Die alltäglichen Begleiter in diesem Jahr haben uns nachdenklich gestimmt und der sonst gelebten Freude einen Abbruch getan.

„Zeitenwende“, so das Wort des Jahres. Diese Begrifflichkeit bezeichnet im Allgemeinen den Übergang in eine neue Ära. Die gegenwärtigen Rahmenbedingungen haben uns ihren Stempel aufgedrückt. Globalisierung, der Inbegriff künftigen Wachstums, hat die bestehenden Abhängigkeiten schonungslos offenbart; Deglobalisierung, Gasmangellage, steigende Energiepreise als Folge deutscher Gutgläubigkeit.

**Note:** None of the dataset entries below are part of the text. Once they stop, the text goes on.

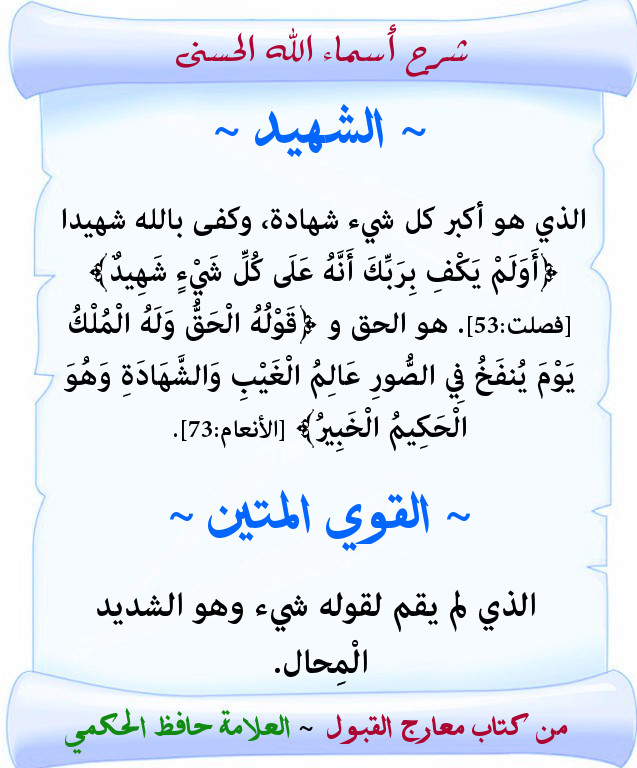 شرح أسماء الله الحسنى

~ الشهيد ~

الذي هو أكبر كل شيء شهادة، وكفى بالله شهيدا ﴿أَوَلَمْ يَكْفِ بِرَبِّكَ أَنَّهُ عَلَى كُلِّ شَيْءٍ شَهِيدٌ﴾ [فصلت:53]. هو الحق و ﴿قَوْلُهُ الْحَقُّ وَلَهُ الْمُلْكُ يَوْمَ يُنفَخُ فِي الصُّورِ عَالِمُ الْغَيْبِ وَالشَّهَادَةِ وَهُوَ الْحَكِيمُ الْخَبِيرُ﴾ [الأنعام:73].

~ القوي المتين ~

الذي لم يقم لقوله شيء وهو الشديد الْمِحال.

من كتاب معارج القبول ~ العلامة حافظ الحكمي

Für das geschätzte Miteinander, auch in schwierigen Zeiten wie diesen, sagen wir recht herzlich danke.

Mein Dank gilt Ihnen, den Bürgerinnen und Bürgern, die sich mit ihrem sozialen, sportlichen und kulturellen Engagement eingebracht haben sowie den Vereinen, Verbänden, Kirchen, Institutionen und Initiativen für ihre Disziplin, Geduld und Beharrlichkeit.

Unsere Gedanken sind in diesen Tagen vor dem Jahreswechsel bei den Mitbürgerinnen und Mitbürgern, die nicht im Kreise von Familie oder Freunden Weihnachten feiern können, sondern ihre Zeit und Arbeitskraft in den Dienst der Allgemeinheit stellen, bei der Feuerwehr, der Polizei, im Rettungsdienst, in den nahegelegenen Krankenhäusern und in sozialen Einrichtungen – an der Grenze der gegenwärtigen Belastbarkeit. Meine Anerkennung gilt den Intensivpflegerinnen und –pflegern.

Aber es gilt auch, der Verstorbenen zu gedenken, die in diesem Jahr nicht das Weihnachtsfest im gewohnten familiären Umfeld begehen können.

Glück kann man nicht kaufen. Dennoch sind Gesundheit, Zufriedenheit und ein Leben in Frieden Geschenke, für die wir selbst nicht dankbar genug sein können.

Nicht zuletzt danke ich den ehrenamtlichen Mandatsträgern, stellvertretend hierfür den Mitgliedern der Ortsbeiräte, der Gemeindevertretung bzw. des -vorstandes, den Mitarbeiterinnen und Mitarbeitern in der Verwaltung und dem Bauhof sowie dem Kindergartenpersonal für die gute Zusammenarbeit in schwierigen Zeiten.

Im Namen all der vorstehend genannten wünsche ich allen Bürgerinnen und Bürgern von Herzen erholsame und besinnliche Weihnachten, einen guten Jahreswechsel und ein friedliches, erfolgreiches neues Jahr. Kommen Sie bitte unbeschadet und gesund durch diese schwierige Zeit. Mögen alle Dinge Ihren individuellen Wünschen und Vorstellungen entsprechend ihren Verlauf nehmen.